# What is meant by Gauss, distributed

## Normal distribution

Gaussian normal distribution; an especially important probability distribution in inferential statistics named after C.F. Gauss. The density function of a normal distribution with the parameters μ and σ2> 0 has the form

for -∞

1. The parameters of the normal distribution are the expectation μ and the variance σ2. Using the standard transformation, normal distributions with any parameter position can be incorporated into the Standard normal distribution (μ = 0; σ2 = 1) can be transferred. If the random variable X has a normal distribution with the parameters μ and σ2, then the random variable (X-μ) / σ has a standard normal distribution. For the evaluation of the density function or distribution function of the standard normal distribution exist Tables, in which values ​​of the distribution function are recorded. The tables of the standard normal distribution can therefore be used to evaluate any normal distribution.

2. Properties: When graphically represented, the density function of a normal distribution results in a bell-shaped curve that is symmetrical to the straight line x = μ. The expected value μ coincides with the mode and the median. The bell curve has turning points at the abscissas μ + σ and μ - σ. For a μ-normally distributed random variable X, the following applies (rounded values): P (μ - σ ≤ X ≤ μ + σ) = 0.6827; P (µ - 2σ X µ + 2σ) = 0.9545; P (μ - 3σ ≤ X ≤ μ + 3σ) = 0.9973.

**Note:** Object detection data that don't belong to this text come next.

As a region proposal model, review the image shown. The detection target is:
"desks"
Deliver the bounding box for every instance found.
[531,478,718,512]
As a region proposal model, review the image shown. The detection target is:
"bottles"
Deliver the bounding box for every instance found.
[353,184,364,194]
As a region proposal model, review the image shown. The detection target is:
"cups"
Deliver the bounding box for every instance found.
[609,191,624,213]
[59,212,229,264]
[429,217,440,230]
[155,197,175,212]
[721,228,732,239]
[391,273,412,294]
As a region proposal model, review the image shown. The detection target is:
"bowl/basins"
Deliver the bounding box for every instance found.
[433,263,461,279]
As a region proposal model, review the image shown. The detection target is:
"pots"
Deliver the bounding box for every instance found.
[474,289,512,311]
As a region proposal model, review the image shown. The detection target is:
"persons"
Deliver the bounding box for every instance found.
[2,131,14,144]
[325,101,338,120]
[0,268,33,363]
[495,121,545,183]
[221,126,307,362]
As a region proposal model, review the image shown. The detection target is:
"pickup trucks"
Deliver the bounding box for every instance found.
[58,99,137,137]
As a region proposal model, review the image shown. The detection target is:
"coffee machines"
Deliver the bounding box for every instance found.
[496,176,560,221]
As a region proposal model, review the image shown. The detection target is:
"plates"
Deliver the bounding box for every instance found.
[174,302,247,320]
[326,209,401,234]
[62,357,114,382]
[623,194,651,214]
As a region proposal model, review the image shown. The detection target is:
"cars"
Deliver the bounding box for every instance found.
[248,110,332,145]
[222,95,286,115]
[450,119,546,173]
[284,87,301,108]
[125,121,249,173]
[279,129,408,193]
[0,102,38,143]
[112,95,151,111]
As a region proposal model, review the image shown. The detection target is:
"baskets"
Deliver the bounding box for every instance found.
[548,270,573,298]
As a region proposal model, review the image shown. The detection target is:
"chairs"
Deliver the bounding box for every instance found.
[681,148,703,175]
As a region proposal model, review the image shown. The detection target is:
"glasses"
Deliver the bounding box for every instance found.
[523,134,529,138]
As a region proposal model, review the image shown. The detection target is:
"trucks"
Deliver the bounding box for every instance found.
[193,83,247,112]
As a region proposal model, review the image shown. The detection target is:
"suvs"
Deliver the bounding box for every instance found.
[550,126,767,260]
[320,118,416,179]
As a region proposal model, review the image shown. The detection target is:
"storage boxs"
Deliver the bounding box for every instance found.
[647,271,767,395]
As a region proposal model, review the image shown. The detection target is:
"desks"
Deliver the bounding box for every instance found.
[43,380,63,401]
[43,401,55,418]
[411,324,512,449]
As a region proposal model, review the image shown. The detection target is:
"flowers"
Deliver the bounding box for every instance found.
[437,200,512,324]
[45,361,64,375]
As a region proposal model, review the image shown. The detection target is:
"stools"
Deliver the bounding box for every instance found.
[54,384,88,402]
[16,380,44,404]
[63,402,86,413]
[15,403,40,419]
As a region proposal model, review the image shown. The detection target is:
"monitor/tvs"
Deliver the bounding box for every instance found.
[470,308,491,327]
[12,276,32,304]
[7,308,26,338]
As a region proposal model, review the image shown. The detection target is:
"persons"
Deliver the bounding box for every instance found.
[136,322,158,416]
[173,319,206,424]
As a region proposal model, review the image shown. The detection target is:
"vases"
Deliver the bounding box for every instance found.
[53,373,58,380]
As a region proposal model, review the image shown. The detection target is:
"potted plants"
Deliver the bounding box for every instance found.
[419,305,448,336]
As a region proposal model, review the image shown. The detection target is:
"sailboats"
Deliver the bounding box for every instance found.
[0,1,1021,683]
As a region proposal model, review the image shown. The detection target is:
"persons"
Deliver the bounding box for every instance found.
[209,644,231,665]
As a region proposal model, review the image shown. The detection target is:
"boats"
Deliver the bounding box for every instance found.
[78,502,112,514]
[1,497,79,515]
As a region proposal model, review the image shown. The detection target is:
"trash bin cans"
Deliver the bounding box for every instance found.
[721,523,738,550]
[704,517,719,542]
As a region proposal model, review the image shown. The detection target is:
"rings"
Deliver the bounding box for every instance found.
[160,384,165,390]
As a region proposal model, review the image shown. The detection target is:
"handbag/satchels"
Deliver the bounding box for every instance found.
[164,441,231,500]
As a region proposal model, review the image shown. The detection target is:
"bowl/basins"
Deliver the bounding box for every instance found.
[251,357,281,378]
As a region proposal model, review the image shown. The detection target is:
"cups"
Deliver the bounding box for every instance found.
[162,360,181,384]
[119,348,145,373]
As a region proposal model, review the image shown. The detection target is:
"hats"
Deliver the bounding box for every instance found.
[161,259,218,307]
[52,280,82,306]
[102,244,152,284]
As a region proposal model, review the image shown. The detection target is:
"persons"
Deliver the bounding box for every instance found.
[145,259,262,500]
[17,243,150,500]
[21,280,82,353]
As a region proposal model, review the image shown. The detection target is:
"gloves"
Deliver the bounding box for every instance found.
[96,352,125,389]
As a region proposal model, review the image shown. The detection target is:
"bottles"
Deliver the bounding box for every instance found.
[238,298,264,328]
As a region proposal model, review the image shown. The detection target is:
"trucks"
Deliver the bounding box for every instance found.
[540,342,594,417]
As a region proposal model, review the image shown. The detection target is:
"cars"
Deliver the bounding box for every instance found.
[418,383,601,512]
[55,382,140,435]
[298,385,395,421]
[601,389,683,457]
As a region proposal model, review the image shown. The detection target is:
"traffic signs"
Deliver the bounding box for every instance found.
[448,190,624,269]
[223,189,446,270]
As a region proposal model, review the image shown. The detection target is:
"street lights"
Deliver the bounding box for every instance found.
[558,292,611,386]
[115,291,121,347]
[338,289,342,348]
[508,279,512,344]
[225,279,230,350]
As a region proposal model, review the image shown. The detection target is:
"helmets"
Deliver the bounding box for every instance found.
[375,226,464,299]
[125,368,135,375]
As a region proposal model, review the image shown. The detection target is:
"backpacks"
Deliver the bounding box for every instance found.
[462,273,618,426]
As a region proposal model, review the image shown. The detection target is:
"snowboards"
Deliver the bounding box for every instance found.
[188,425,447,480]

See figure "normal distribution".

3. Importance: Approximately normally distributed characteristics are occasionally to be observed in the economy and in the technical-scientific field. For example, if the sample size is large, the sample average (arithmetic mean) can be regarded as approximately normally distributed under suitable conditions even if nothing is known about the distribution of the population. This can be justified by the central limit value theorem. Under certain conditions, the normal distribution is used to approximate many theoretical distributions, such as the binomial distribution, the hypergeometric distribution, the Poisson distribution or the chi-square distribution.